After driving into Boulder, for lunch and fuel, we decided to head for another remote cove on Lake Mohave. It was late afternoon when we drove through the old mining town of Nelson, turned right onto Aztec Wash Road and began dropping down to the lake.
Beside the road Jan spotted a perfect example of how teddy bear cholla cactus propagate.
Deeper into the canyon the wash became a little sandy.
A "do not enter" sign on a locked gate is always enough to discourage me from entering. No need for armed guards. But I know a couple of individuals who would consider this sign to be a personal challenge. (No names given here but you know who you are ;)
Daylight began to fade as we neared the lake.
Aztec Cove was our original destination but after looking around the site in the darkness with flashlights, we thought another cove might make a better camp.

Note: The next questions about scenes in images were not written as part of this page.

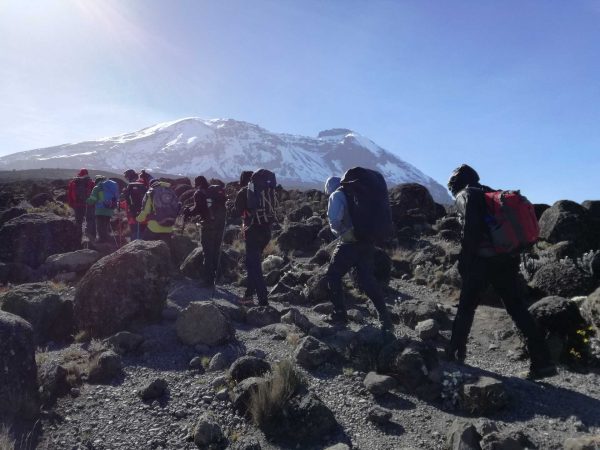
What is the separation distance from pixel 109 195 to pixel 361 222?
8032 millimetres

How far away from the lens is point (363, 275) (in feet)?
19.5

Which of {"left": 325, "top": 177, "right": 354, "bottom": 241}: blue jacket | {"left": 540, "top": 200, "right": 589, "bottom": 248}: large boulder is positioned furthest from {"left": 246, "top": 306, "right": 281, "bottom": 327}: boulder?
{"left": 540, "top": 200, "right": 589, "bottom": 248}: large boulder

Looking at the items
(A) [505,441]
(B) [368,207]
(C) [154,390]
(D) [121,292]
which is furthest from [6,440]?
(B) [368,207]

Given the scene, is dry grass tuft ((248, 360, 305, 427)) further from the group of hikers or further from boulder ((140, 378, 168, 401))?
the group of hikers

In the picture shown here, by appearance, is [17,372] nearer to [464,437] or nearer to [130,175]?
[464,437]

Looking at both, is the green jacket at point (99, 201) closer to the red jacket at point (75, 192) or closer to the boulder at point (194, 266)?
the red jacket at point (75, 192)

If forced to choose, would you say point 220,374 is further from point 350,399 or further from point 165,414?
point 350,399

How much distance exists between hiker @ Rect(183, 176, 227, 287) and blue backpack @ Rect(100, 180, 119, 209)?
3.33 m

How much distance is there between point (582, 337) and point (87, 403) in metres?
5.31

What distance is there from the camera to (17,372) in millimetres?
4234

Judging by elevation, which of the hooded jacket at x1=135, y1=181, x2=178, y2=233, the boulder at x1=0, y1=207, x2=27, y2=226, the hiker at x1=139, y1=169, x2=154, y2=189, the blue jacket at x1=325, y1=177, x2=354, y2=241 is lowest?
the boulder at x1=0, y1=207, x2=27, y2=226

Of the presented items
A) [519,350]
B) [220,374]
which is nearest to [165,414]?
[220,374]

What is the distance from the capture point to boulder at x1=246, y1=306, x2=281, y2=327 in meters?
7.02

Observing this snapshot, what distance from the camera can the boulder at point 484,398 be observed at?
4047 mm
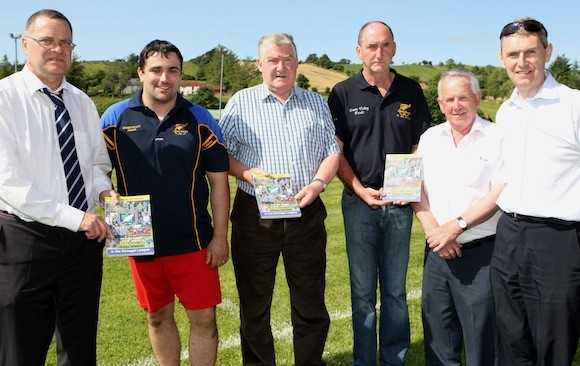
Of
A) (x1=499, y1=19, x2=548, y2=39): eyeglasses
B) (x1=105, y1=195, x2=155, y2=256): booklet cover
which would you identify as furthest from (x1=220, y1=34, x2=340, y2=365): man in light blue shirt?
(x1=499, y1=19, x2=548, y2=39): eyeglasses

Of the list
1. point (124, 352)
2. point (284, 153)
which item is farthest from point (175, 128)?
point (124, 352)

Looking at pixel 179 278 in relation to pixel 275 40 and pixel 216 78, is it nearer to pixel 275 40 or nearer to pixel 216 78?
pixel 275 40

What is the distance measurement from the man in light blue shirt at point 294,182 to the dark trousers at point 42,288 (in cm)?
123

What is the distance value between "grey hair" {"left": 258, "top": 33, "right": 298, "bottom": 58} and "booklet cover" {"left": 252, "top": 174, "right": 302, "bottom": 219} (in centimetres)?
101

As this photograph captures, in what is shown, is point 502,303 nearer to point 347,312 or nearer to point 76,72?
point 347,312

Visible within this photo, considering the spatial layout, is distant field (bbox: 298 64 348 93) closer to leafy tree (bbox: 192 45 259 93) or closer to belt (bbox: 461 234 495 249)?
leafy tree (bbox: 192 45 259 93)

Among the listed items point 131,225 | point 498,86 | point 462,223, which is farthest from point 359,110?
point 498,86

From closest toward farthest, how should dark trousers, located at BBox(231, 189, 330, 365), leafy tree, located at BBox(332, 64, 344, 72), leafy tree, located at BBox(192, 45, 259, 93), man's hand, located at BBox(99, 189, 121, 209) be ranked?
man's hand, located at BBox(99, 189, 121, 209) < dark trousers, located at BBox(231, 189, 330, 365) < leafy tree, located at BBox(192, 45, 259, 93) < leafy tree, located at BBox(332, 64, 344, 72)

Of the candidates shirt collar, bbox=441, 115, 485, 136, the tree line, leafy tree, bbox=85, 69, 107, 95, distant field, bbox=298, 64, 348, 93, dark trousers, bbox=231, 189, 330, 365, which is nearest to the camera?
shirt collar, bbox=441, 115, 485, 136

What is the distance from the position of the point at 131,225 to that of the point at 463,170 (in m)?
2.34

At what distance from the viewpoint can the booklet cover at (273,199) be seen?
13.3 feet

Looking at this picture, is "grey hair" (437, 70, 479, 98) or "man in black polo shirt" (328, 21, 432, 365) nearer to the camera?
"grey hair" (437, 70, 479, 98)

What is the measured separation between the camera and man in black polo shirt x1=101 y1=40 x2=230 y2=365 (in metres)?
3.88

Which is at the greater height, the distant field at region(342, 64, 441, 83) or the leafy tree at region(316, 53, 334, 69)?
the leafy tree at region(316, 53, 334, 69)
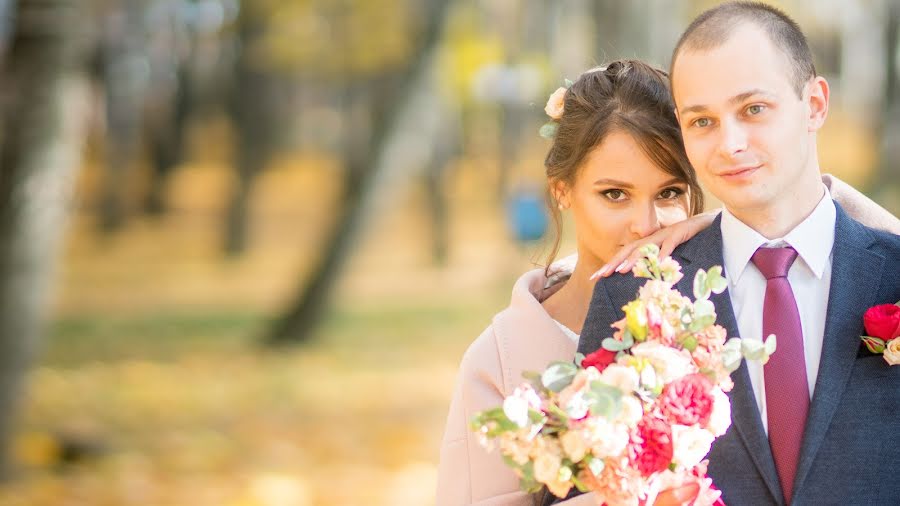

We drove back up Aztec Wash and found a connector that would take us south to the Powerline Wash Road.
The power-line road had a 1950's sci-fi feel to it as we worked our way under towers toward the lake with the moon rising over distant mountains.
Moonrise over Lake Mohave at Powerline Wash Cove. The sci-fi mood continued at our camp as the power-lines hummed less than 100 yards to the south.
Dawn at Powerline Cove and the wind was calm. Maybe we could finally get out on the lake.
As we considered paddling the lake, the air began to move and the wind returned.
The return route through the power-lines seemed much less dramatic in the morning light.
There were a few prospects along Aztec Wash.
We decided to drive out to Fire Mountain Cove. The sign reads 4x4 required but this road was in great shape and could be driven in 2WD.
This was probably the best road to a cove that we drove during our entire time at Lake Mohave.
As we approached the lake the road became surrounded by a steel pipe and cable sheath.
There was a mile of this cable/pipe fence. (We measured it on the way out.) How much did this cost? Four inch pipes every ten feet equals more than 1,000 pipes. Upon our return I checked the price of four inch pipe and found a cheap price at $65, equals $6,500. 10,000 feet of steel rope/cable @ 55 cents a foot equals $5,000. The cost of this project was $11,500 before transportation and labor costs which would, at minimum, treble the total. Jan commented as we departed Fire Mountain Cove, "that was a lot uglier than some tire tracks." I added, "and those poles will be standing there for hundreds of years."
We found one spot where the shoreline could be reached but only on foot.
We considered driving down to Montana Cove but ...
... with no overnight camping most of the cove's appeal disappeared.
We continued on to Eagle Wash and drove down to the former site of Nelson's Landing. After looking around we gained pavement in a few hundred yards at the eastern terminus of Silverado Canyon Road.
Driving west up Silverado Canyon Road we stopped at the Techatticup Mining Camp.
A person could spend an entire day/night here with a camera. (I am thinking that my friend Ron will be making plans for a Techatticup trip after reading this post.)
Across the road was a crashed twin engine plane on the hillside. It was a prop used in the 2001 film "3000 Miles to Graceland" starring Kurt Russell and Kevin Costner. One of many movies filmed at this site which is only a 45 mile drive from Las Vegas.
This ancient bus, one of scores of old vehicles at this location, reminded Jan and I that we needed to motor on.